Start of Block

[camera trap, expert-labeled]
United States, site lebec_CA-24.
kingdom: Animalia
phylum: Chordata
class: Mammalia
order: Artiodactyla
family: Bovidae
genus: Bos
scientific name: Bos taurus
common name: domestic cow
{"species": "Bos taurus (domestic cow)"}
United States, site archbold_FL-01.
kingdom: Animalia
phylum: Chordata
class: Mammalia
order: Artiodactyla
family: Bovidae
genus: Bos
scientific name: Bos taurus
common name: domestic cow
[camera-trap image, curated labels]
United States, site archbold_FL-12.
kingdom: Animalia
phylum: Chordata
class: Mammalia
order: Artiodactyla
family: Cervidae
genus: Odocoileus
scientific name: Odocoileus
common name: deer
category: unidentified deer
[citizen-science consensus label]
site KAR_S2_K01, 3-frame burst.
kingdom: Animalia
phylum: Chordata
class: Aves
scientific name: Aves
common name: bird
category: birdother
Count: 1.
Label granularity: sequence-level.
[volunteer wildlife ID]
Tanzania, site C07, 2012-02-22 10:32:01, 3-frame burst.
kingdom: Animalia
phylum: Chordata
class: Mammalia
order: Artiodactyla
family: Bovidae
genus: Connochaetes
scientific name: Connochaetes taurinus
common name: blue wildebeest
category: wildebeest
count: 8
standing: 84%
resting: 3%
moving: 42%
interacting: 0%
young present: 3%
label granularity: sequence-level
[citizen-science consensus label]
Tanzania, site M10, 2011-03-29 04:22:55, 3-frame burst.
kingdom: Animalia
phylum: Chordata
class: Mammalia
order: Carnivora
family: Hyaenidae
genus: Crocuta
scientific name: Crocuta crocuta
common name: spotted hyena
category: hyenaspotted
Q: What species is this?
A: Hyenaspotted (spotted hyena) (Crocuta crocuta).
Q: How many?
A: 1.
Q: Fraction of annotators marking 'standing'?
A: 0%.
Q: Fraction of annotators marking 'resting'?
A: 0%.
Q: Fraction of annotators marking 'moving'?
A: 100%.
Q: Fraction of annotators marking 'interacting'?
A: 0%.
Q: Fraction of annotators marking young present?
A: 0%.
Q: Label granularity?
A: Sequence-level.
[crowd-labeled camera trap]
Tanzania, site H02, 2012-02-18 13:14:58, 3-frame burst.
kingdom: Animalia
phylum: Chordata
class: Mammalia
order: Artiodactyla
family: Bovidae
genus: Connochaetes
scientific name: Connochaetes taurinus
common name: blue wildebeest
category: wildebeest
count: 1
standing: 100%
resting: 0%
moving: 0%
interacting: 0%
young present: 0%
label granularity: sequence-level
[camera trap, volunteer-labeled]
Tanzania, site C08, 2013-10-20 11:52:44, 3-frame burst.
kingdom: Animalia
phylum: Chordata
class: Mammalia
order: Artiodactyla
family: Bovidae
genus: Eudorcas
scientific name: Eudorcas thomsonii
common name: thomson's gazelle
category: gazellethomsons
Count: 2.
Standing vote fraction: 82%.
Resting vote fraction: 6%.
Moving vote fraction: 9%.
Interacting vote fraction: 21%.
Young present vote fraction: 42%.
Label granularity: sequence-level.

End of Block

### What you are asked to do
Write down the full listing again, exactly.

### Problem solution
[camera trap, expert-labeled]
United States, site lebec_CA-24.
kingdom: Animalia
phylum: Chordata
class: Mammalia
order: Artiodactyla
family: Bovidae
genus: Bos
scientific name: Bos taurus
common name: domestic cow
{"species": "Bos taurus (domestic cow)"}
United States, site archbold_FL-01.
kingdom: Animalia
phylum: Chordata
class: Mammalia
order: Artiodactyla
family: Bovidae
genus: Bos
scientific name: Bos taurus
common name: domestic cow
[camera-trap image, curated labels]
United States, site archbold_FL-12.
kingdom: Animalia
phylum: Chordata
class: Mammalia
order: Artiodactyla
family: Cervidae
genus: Odocoileus
scientific name: Odocoileus
common name: deer
category: unidentified deer
[citizen-science consensus label]
site KAR_S2_K01, 3-frame burst.
kingdom: Animalia
phylum: Chordata
class: Aves
scientific name: Aves
common name: bird
category: birdother
Count: 1.
Label granularity: sequence-level.
[volunteer wildlife ID]
Tanzania, site C07, 2012-02-22 10:32:01, 3-frame burst.
kingdom: Animalia
phylum: Chordata
class: Mammalia
order: Artiodactyla
family: Bovidae
genus: Connochaetes
scientific name: Connochaetes taurinus
common name: blue wildebeest
category: wildebeest
count: 8
standing: 84%
resting: 3%
moving: 42%
interacting: 0%
young present: 3%
label granularity: sequence-level
[citizen-science consensus label]
Tanzania, site M10, 2011-03-29 04:22:55, 3-frame burst.
kingdom: Animalia
phylum: Chordata
class: Mammalia
order: Carnivora
family: Hyaenidae
genus: Crocuta
scientific name: Crocuta crocuta
common name: spotted hyena
category: hyenaspotted
Q: What species is this?
A: Hyenaspotted (spotted hyena) (Crocuta crocuta).
Q: How many?
A: 1.
Q: Fraction of annotators marking 'standing'?
A: 0%.
Q: Fraction of annotators marking 'resting'?
A: 0%.
Q: Fraction of annotators marking 'moving'?
A: 100%.
Q: Fraction of annotators marking 'interacting'?
A: 0%.
Q: Fraction of annotators marking young present?
A: 0%.
Q: Label granularity?
A: Sequence-level.
[crowd-labeled camera trap]
Tanzania, site H02, 2012-02-18 13:14:58, 3-frame burst.
kingdom: Animalia
phylum: Chordata
class: Mammalia
order: Artiodactyla
family: Bovidae
genus: Connochaetes
scientific name: Connochaetes taurinus
common name: blue wildebeest
category: wildebeest
count: 1
standing: 100%
resting: 0%
moving: 0%
interacting: 0%
young present: 0%
label granularity: sequence-level
[camera trap, volunteer-labeled]
Tanzania, site C08, 2013-10-20 11:52:44, 3-frame burst.
kingdom: Animalia
phylum: Chordata
class: Mammalia
order: Artiodactyla
family: Bovidae
genus: Eudorcas
scientific name: Eudorcas thomsonii
common name: thomson's gazelle
category: gazellethomsons
Count: 2.
Standing vote fraction: 82%.
Resting vote fraction: 6%.
Moving vote fraction: 9%.
Interacting vote fraction: 21%.
Young present vote fraction: 42%.
Label granularity: sequence-level.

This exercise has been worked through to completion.